Of further concern, tracking VAP alone gives an incomplete picture of quality of care. Ventilated patients are at risk for multiple complications in addition to pneumonia, including acute respiratory distress syndrome (ARDS), pulmonary edema, atelectasis, pneumothorax, pulmonary embolism, pulmonary hemorrhage, and hypersensitivity reactions. Indeed, recent attributable mortality estimates suggest that VAP accounts for only a very small fraction of ICU mortality [9]. In recognition of the many limitations of traditional VAP surveillance definitions, the Centers for Disease Control and Prevention (CDC) collaborated with stakeholder organizations to develop a new surveillance framework called ventilator-associated events (VAEs). The primary event in the VAE framework is called a ventilator-associated condition (VAC).
In this article, we will review the rationale behind the new surveillance definitions, summarize the epidemiology of VACs, survey the emerging literature on differences between VAC and traditionally defined VAP, and consider ways in which VAE/VAC surveillance can help hospitals enhance their quality improvement programs.
Rationale for VAE Definitions
VAE definitions grew out of the deliberations of a working group of stakeholder organizations [10••]. The working group first met in the fall of 2011 and included representatives from critical care, respiratory therapy, nursing, infectious disease, hospital epidemiology, and infection prevention societies as well as state and federal health authorities. The working group advised shifting the focus of surveillance from pneumonia alone to complications of mechanical ventilation in general for three reasons: (1) it is a more accurate description of what can and cannot reliably be determined using surveillance criteria alone, (2) it encourages quality improvement and safety programs to broaden their focus to include additional important complications of mechanical ventilation other than pneumonia, and (3) it allows for simple and objective surveillance definitions that are amenable to automation using electronic health data. CDC accepted the working group’s recommendations and replaced their traditional VAP surveillance definitions with VAE definitions in early 2013 [10••].
Overview of VAE Definitions
The VAE framework includes a hierarchy of four related events. The foundational event is called a ventilator-associated condition. VAC is conceptually intended to identify patients with deteriorating respiratory status after a period of stability or improvement. Changes in respiratory status are identified by tracking ventilator settings. Two ventilator settings in particular are considered: the positive end-expiratory pressure (PEEP) and the fraction of inspired oxygen (FiO2). Specifically, VAC requires an increase in the daily minimum PEEP of ≥3 cm H2O and/or the daily minimum FiO2 of ≥20 points sustained for ≥2 days after ≥2 days of stable or decreasing daily minimum PEEPs and/or FiO2s, respectively (Fig. 1).

Task instructions
[1] Answer these questions from the text on ventilator-associated events:
(a) In what season and year did the working group of stakeholder organizations first meet?
(b) Which two ventilator settings are tracked to identify changes in respiratory status for a VAC?
(c) When did CDC replace its traditional VAP surveillance definitions with VAE definitions?
[2] Please write the next part of the text on ventilator-associated events, picking up after its final sentence.
The listing that comes after this has no connection to the text on ventilator-associated events.

Information provided
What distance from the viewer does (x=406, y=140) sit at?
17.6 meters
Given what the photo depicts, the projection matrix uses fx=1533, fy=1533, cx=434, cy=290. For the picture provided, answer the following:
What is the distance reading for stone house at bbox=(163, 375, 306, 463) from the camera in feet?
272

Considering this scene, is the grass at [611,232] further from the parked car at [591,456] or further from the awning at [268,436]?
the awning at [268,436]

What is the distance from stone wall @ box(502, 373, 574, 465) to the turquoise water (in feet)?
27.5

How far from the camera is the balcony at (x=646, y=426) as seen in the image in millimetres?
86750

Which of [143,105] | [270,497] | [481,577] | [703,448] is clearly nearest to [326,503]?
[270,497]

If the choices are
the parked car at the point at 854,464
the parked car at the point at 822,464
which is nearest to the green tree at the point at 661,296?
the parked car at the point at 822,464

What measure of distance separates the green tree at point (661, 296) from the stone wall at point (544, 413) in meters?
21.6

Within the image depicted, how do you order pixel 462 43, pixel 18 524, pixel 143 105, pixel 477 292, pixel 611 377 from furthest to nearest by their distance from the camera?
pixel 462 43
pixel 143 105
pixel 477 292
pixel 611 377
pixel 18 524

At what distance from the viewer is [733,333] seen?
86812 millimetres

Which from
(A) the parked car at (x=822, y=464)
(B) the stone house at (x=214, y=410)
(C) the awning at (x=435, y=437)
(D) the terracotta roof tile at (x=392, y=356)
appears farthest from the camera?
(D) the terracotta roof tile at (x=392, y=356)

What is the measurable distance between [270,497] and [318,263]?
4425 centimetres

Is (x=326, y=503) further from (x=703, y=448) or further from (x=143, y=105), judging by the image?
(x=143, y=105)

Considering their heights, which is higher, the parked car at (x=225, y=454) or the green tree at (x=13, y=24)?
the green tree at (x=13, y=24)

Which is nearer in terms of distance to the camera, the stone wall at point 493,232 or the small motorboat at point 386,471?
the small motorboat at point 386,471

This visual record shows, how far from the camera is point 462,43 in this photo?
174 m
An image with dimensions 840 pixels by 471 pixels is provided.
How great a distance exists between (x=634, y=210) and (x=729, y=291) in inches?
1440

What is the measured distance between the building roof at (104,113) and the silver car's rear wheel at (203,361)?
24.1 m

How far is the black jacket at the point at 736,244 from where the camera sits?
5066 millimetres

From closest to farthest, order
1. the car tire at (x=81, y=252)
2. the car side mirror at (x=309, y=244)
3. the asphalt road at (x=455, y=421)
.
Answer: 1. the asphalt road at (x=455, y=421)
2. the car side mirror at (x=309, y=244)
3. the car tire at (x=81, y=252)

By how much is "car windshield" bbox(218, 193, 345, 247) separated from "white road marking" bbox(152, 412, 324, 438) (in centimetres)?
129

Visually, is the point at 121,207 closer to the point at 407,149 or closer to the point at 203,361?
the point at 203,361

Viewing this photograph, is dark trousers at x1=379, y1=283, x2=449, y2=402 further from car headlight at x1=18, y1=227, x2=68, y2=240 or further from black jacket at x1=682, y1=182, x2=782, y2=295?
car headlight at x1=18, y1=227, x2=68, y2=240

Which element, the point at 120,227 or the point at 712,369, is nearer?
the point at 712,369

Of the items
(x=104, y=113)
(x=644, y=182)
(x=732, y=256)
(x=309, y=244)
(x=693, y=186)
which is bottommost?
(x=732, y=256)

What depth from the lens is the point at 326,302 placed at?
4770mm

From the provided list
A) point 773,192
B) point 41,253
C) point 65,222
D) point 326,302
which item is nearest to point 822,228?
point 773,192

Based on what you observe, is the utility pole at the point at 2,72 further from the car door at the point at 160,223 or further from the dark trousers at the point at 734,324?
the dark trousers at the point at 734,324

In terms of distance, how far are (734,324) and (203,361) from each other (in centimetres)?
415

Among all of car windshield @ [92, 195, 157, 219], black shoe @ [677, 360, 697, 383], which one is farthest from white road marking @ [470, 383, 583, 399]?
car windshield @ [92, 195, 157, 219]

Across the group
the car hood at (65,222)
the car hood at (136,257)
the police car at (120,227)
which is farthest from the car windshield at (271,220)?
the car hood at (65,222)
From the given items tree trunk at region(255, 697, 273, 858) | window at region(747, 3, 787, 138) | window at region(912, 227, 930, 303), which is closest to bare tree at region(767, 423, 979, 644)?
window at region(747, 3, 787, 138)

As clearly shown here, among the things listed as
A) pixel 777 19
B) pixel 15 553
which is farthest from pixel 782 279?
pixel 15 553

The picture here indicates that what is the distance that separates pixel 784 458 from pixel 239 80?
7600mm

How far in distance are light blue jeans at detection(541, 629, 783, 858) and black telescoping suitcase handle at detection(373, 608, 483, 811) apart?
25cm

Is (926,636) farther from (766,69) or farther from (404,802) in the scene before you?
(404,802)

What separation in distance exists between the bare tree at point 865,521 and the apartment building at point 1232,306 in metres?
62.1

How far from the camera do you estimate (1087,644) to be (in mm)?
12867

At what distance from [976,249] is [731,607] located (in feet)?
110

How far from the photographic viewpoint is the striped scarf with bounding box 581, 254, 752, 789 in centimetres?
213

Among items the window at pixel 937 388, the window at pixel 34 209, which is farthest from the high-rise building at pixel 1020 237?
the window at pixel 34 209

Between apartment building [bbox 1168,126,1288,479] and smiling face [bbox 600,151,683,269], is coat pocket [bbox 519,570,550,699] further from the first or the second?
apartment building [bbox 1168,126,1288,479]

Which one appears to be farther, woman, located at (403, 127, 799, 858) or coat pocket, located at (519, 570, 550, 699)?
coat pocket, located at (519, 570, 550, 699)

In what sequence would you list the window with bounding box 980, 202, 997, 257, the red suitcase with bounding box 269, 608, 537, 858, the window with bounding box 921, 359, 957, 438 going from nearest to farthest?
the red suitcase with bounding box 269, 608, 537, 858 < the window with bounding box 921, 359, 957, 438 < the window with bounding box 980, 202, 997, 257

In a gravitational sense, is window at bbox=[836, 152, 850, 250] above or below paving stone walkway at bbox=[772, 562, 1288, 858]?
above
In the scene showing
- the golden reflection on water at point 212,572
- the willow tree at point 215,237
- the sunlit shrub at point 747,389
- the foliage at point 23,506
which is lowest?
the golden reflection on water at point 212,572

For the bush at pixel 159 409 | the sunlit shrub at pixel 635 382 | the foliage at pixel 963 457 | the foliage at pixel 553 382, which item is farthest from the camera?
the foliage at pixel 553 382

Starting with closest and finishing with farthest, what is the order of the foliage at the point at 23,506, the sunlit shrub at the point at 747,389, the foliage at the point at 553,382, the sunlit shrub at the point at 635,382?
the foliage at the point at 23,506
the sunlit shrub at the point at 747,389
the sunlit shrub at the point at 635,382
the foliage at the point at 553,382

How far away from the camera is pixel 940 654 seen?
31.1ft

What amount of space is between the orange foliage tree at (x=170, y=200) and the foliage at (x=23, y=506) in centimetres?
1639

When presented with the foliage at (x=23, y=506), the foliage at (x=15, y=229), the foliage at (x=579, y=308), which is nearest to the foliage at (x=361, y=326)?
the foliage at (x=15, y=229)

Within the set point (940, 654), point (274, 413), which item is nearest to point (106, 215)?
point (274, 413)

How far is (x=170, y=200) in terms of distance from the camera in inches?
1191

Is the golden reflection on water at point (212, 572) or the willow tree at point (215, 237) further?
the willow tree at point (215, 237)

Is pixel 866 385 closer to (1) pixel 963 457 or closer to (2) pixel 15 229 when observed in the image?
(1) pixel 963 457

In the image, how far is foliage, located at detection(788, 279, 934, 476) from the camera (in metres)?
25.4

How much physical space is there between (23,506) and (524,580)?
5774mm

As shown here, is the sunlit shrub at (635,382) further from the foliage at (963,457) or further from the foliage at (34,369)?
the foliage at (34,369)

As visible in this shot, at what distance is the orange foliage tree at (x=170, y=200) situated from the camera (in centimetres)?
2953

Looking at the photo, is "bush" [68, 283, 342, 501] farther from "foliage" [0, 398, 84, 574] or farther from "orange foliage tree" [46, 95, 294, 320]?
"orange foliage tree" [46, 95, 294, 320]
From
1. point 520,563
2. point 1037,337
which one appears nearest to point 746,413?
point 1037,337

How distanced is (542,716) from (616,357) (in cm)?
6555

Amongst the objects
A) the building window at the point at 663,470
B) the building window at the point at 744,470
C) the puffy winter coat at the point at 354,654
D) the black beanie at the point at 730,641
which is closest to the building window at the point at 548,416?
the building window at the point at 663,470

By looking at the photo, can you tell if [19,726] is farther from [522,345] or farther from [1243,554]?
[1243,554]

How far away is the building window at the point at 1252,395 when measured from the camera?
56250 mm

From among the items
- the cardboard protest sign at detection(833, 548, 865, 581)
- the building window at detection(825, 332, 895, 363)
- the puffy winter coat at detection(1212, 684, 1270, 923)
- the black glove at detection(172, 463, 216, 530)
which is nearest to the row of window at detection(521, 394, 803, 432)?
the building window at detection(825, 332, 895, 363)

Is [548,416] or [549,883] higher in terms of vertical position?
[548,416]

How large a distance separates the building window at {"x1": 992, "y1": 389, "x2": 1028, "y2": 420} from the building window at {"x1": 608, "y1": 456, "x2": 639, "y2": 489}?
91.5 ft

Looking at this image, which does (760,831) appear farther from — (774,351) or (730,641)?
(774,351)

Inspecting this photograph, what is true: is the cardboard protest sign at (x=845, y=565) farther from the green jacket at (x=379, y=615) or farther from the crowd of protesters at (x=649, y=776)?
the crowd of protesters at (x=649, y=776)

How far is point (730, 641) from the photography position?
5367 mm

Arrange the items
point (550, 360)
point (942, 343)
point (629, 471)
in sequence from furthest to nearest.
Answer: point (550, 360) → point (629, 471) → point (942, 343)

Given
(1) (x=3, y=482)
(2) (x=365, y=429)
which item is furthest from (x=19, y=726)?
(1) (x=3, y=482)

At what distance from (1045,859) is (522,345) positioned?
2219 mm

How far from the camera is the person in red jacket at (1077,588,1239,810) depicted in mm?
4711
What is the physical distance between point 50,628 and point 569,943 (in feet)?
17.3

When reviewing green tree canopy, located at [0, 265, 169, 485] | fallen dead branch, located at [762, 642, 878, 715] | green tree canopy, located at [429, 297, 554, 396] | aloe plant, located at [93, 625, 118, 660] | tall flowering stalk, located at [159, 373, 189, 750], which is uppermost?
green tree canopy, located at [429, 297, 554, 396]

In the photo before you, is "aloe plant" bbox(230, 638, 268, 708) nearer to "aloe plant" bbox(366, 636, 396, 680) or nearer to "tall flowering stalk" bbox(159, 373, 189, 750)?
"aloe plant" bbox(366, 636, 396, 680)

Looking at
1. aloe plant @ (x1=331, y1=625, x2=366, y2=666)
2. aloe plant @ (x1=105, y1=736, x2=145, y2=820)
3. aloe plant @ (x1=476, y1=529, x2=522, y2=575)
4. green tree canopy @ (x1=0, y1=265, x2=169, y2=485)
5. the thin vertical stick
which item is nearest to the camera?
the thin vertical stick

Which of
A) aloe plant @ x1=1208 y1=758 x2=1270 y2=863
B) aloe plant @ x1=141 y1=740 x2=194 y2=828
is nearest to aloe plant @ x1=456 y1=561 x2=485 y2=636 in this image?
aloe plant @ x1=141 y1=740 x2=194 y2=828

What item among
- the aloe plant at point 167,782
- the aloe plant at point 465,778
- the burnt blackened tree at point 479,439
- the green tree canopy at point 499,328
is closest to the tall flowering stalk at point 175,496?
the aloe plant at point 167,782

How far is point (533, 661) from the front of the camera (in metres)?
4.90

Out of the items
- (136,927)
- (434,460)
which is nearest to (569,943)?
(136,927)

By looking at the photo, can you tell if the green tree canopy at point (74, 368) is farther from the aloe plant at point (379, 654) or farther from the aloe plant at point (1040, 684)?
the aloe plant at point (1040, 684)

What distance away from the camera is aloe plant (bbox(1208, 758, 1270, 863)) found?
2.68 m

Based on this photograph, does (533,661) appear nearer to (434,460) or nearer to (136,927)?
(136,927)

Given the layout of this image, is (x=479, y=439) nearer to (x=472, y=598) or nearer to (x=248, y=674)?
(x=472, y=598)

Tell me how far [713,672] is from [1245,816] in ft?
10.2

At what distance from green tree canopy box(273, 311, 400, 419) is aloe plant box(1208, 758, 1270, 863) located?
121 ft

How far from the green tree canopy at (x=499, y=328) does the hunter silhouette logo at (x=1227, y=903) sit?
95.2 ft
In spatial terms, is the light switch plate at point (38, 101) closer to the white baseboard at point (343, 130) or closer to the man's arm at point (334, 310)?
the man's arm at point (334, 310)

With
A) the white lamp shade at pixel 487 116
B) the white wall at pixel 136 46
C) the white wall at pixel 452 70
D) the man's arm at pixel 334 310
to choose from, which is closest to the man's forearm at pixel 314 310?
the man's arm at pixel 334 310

Responses to the exercise
[1]
(a) The fall of 2011.
(b) Positive end-expiratory pressure (PEEP) and the fraction of inspired oxygen (FiO2).
(c) Early 2013.

[2]
The VAC definition is purposefully nonspecific. It makes no attempt to identify the cause of pulmonary deterioration but simply notes pulmonary deterioration alone. The definition follows from the recognition that mechanical ventilation, while lifesaving, is uncomfortable and potentially dangerous for patients. Intubation and mechanical ventilation typically require sedation, limit mobility, facilitate the passage of pathogens from the mouth to the lungs, and subject the lungs to atypical and potentially damaging forces. In addition, sustained high levels of PEEP and FiO2 can be detrimental in and of themselves [11–16]. Normative practice is therefore to maintain patients on the lowest possible settings that provide adequate oxygenation and to try to wean patients from mechanical ventilation as quickly as possible. As such, a trajectory change from stable or decreasing ventilator settings to sustained increases often signals some sort of a complication.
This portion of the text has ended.